Now it is true that almost every woman has something of this tendency, but it is only the extreme case that I am here depicting. In this extreme form, this type of woman is commonly found among the Jews. The Jewish home reverberates with emotionality and largely through this attitude of the Jewish housewife.
Such a woman is apt to make a slave of her family through their fear of arousing her emotions. How frequently people are chained by their sympathies, how frequently they are impeded in enjoyment by the tyranny of some one else's weakness, would fill one of the biggest chapters in a true history of the human race,—a book that will probably never be written.
Naturally enough, this housewife finds plenty to worry about, to react to, and since these reactions are physical, they have a lowering effect on her energy.

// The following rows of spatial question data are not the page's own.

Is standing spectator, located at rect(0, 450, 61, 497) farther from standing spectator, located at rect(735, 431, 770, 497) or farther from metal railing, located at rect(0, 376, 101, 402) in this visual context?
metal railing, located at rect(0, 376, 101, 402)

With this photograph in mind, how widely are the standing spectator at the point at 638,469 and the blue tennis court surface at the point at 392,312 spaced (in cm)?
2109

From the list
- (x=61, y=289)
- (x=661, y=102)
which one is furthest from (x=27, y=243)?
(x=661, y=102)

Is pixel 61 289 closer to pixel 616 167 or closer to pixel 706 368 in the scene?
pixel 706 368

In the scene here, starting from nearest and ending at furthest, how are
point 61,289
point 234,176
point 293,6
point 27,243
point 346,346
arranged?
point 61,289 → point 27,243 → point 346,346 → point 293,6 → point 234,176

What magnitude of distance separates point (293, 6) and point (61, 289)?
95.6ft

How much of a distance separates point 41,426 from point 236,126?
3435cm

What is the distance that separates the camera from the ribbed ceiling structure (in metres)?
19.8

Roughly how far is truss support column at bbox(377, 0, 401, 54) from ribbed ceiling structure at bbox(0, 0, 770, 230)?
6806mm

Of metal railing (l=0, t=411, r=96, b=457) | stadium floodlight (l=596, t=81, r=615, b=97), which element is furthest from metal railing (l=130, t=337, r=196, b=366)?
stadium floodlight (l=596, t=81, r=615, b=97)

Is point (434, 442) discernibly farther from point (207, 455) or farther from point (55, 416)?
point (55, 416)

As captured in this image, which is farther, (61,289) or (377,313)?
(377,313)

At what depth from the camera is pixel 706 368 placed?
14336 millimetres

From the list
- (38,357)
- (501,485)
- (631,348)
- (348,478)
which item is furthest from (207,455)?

To those familiar with the conception that every emotion, every feeling, needs a discharge, it will seem heretical when I say that the excessive discharge of emotion is harmful. Freud finds the root of most nervous trouble in repressed emotion. That is in part true, but it is also true that excessive emotionality is a high-grade injury, for emotional discharge is habit forming. It becomes habitual to cry too much, to act too angry, to fear too much. The conquest and disciplining of emotion is one of the great objects of training. It has for its goal the supremacy of the noblest organ of the human being, his brain. For proper living there must be emotion—there always will be—but it must be tempered with intelligence if the best good of the individual and the race is to be reached.
The type of woman we must now study is a very modern product, the non-domestic type.
That the great majority of women have a maternal instinct does not nullify the fact that a small number have none whatever. One of the facts of life, not taken into account with a fraction of its true significance and importance, is the variability of the race, the wide range of abilities, instincts, emotions, aspirations, and tastes. A quality is said to be normal when the majority of the group possess it, but it may be utterly lacking in a smaller number who are thereby declared abnormal.
At present, it is normal for woman to be domestic, i.e. to yearn for husband, home, and children; to want to be a housewife. Unfortunately, all these yearnings do not hang closely together, and a woman may want a husband and be swept by her own desire and opportunity into matrimony, and yet she may "detest" children, may dislike the housekeeping activities of marriage. The sex and other instincts upon which marriage is based are not always linked with the maternal and home-keeping instincts.